Configuring memory on a DataNode as storage requires you to shut down the particular DataNode, set RAM_DISK as the storage type, set the LAZY_PERSIST storage policy to store data, and then start the DataNode.

  1. Shut down the DataNode.
  2. Use required mount commands to allocate a certain portion of the DataNode memory as storage.
    The following example shows how you can allocate 2GB memory for use by HDFS.
    
    sudo mkdir -p /mnt/hdfsramdisk
    sudo mount -t tmpfs -o size=2048m tmpfs /mnt/hdfsramdisk
    sudo mkdir -p /usr/lib/hadoop-hdfs
  3. Assign the RAM_DISK storage type to ensure that HDFS can assign data to the DataNode memory configured as storage.

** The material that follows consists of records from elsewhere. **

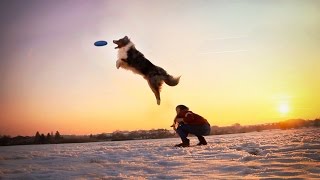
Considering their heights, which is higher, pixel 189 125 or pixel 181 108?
pixel 181 108

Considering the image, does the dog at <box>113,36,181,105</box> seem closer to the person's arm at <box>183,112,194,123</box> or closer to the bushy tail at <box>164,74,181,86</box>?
the bushy tail at <box>164,74,181,86</box>

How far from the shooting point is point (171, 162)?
16.5ft

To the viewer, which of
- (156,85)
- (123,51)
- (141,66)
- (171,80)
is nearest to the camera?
(123,51)

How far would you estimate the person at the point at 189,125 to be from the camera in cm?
902

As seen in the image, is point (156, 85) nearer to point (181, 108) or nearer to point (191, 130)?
point (181, 108)

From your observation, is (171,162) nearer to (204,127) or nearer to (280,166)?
(280,166)

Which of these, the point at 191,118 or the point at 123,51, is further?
the point at 123,51

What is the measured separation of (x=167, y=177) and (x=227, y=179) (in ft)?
2.44

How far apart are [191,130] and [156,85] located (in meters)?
2.66

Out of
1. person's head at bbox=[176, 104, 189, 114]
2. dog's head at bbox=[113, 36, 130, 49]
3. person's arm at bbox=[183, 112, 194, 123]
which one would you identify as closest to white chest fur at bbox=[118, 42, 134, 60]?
dog's head at bbox=[113, 36, 130, 49]

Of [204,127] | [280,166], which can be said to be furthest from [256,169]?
[204,127]

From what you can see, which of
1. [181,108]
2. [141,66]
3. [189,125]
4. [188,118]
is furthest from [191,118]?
[141,66]

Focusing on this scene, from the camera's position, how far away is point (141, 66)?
10.8m

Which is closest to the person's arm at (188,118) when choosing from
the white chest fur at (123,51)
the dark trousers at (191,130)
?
the dark trousers at (191,130)
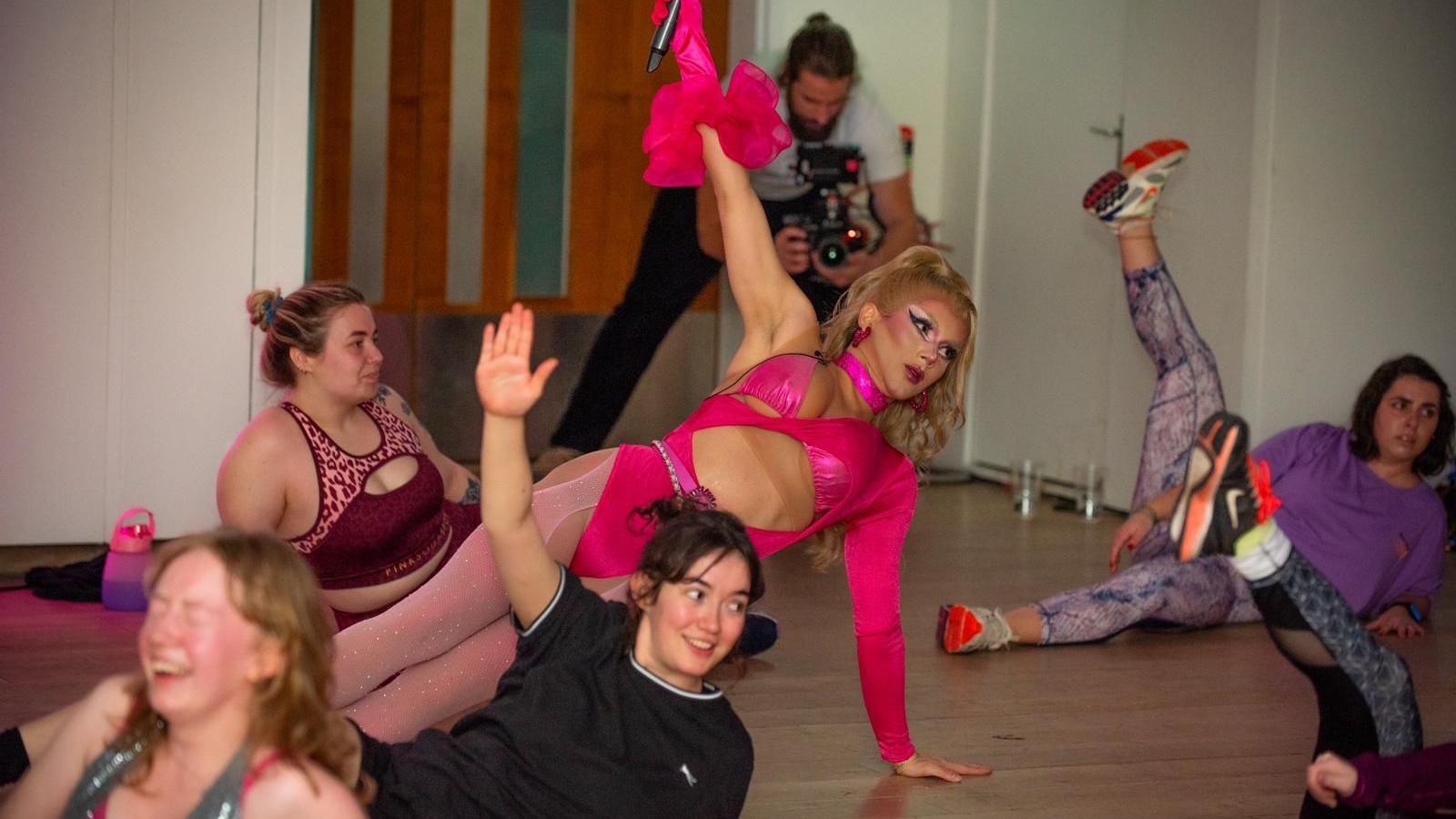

    To specify the DataNode as RAM_DISK storage, insert [RAM_DISK] at the beginning of the local file system mount path and add it to the dfs.name.dir property in hdfs-default.xml.
    The following example shows the updated mount path values for dfs.datanode.data.dir
    
    <property>
      <name>dfs.datanode.data.dir</name>
      <value>file:///grid/3/aa/hdfs/data/,[RAM_DISK]file:///mnt/hdfsramdisk/</value>
    </property>
    
  4. Set the LAZY_PERSIST storage policy to store data on the configured DataNode memory.
    The following example shows how you can use the hdfs dfsadmin -getStoragepolicy command to configure the LAZY_PERSIST storage policy:
    hdfs dfsadmin -getStoragePolicy /memory1 LAZY_PERSIST 
  5. Start the DataNode.
  6. Use the HDFS mover tool to move data blocks according to the specified storage policy.
    The HDFS mover data migration tool scans the specified files in HDFS and verifies if the block placement satisfies the storage policy. For the blocks that violate the storage policy, the tool moves the replicas to a different storage type in order to fulfill the storage policy requirements.